# Critique/help with my game plan



## aQualung (Oct 20, 2010)

So far I have my 27 gal hex tank filled with water and the filter running with a gravel bottom.

My ultimate goal is to have a planted tank with a dozen (plus or minus a few) fish.

Here are my thoughts moving forward:
1) Buy a more powerful air pump to pump water low enough in the tank to my air stone

2) a) Start cycling tank by adding ammonia.
b) Put some plants in and some water and gravek from the LFS to speed up the cycle.

3) During that process make a DIY CO2 system since we want a decent amount of plants

4) Add fish once cycled.


----------



## WhiteGloveAquatics (Sep 3, 2009)

1) dont need an air pump with live plants, its more harm then good during daylight hours.

the rest sound good but I do not use chemical cycling methods, cant find ammonia without some ingredient in it for smell and nothing pure.


----------



## jrman83 (Jul 9, 2010)

I wouldn't add plants if you're doing a fishless cycle. The object of a fishless cycle is to drive your ammonia high immediately to kickstart the whole process. Since plants consume the ammonia it defeats the purpose.


----------



## aQualung (Oct 20, 2010)

WhiteGloveAquatics said:


> 1) dont need an air pump with live plants, its more harm then good during daylight hours.
> 
> the rest sound good but I do not use chemical cycling methods, cant find ammonia without some ingredient in it for smell and nothing pure.


That's good news with the pump. I should have also stated that the ammonia cycling was contingent upon me finding some pure ammonia. If I can't what should I cycle with?

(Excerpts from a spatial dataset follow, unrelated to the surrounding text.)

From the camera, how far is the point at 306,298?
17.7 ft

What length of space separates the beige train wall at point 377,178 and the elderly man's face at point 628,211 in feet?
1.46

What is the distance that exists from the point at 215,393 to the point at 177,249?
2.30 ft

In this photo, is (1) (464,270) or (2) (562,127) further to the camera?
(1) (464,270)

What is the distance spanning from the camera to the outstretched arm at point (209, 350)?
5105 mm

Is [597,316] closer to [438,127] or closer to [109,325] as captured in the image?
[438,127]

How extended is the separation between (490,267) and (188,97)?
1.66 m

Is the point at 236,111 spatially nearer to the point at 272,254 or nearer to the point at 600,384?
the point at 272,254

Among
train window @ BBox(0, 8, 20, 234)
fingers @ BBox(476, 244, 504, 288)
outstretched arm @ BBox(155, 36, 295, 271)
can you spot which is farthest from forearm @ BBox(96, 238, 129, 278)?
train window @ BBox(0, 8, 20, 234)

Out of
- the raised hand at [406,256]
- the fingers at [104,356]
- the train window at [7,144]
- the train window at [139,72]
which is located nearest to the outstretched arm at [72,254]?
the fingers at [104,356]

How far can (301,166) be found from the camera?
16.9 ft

What are some hardy fish and/or a good ingredient to get the cycle started? Betta perhaps?


----------



## aQualung (Oct 20, 2010)

jrman83 said:


> I wouldn't add plants if you're doing a fishless cycle. The object of a fishless cycle is to drive your ammonia high immediately to kickstart the whole process. Since plants consume the ammonia it defeats the purpose.


If the plants are that efficient at removing ammonia I shouldn't have to worry too much after I add a fish or 2, correct?


----------



## WhiteGloveAquatics (Sep 3, 2009)

if you do use fish, id use a few zebra danios, they are pretty hardy fish and with plants your spikes wont be enough to kill them.

especially if you are seeding the tank with used filter media and or gravel


----------



## aQualung (Oct 20, 2010)

So far so good...
Here is what we've accomplished so far:

1) Last thursday filled the tank with water and stuck the heater in to bring the water to temp.

2) Friday the filter came in and I set it up so it could run for a couple of days.

3) Saturday we went to the LFS and bought some lighting, a DIY CO2 setup, and 2 Amazon Swords and a large Wisteria and planted them in our gravel substrate.

4) Sunday went and bought 6 Harlequin Rasboras.

5)Sunday night ammonia was 0ppm and pH was 7.2 (Fed fish 1 crushed up flake)

6) Monday all day ammonia was 0.25 ppm and pH was 7.2 aside from night time which was 7.6 (Fed fish 1 crushed up flake)

7) Tuesday morning ammonia was 0 ppm and NitrItes were 0ppm and pH was 7.2 again. The CO2 finally started to flow after a couple of days and I think that helped the pH.

So far everything has gone very smoothly, I haven't even had to do a water change yet and looks like I won't need one today either. The swords are a little brown but I suspect that's from the shock of changing systems.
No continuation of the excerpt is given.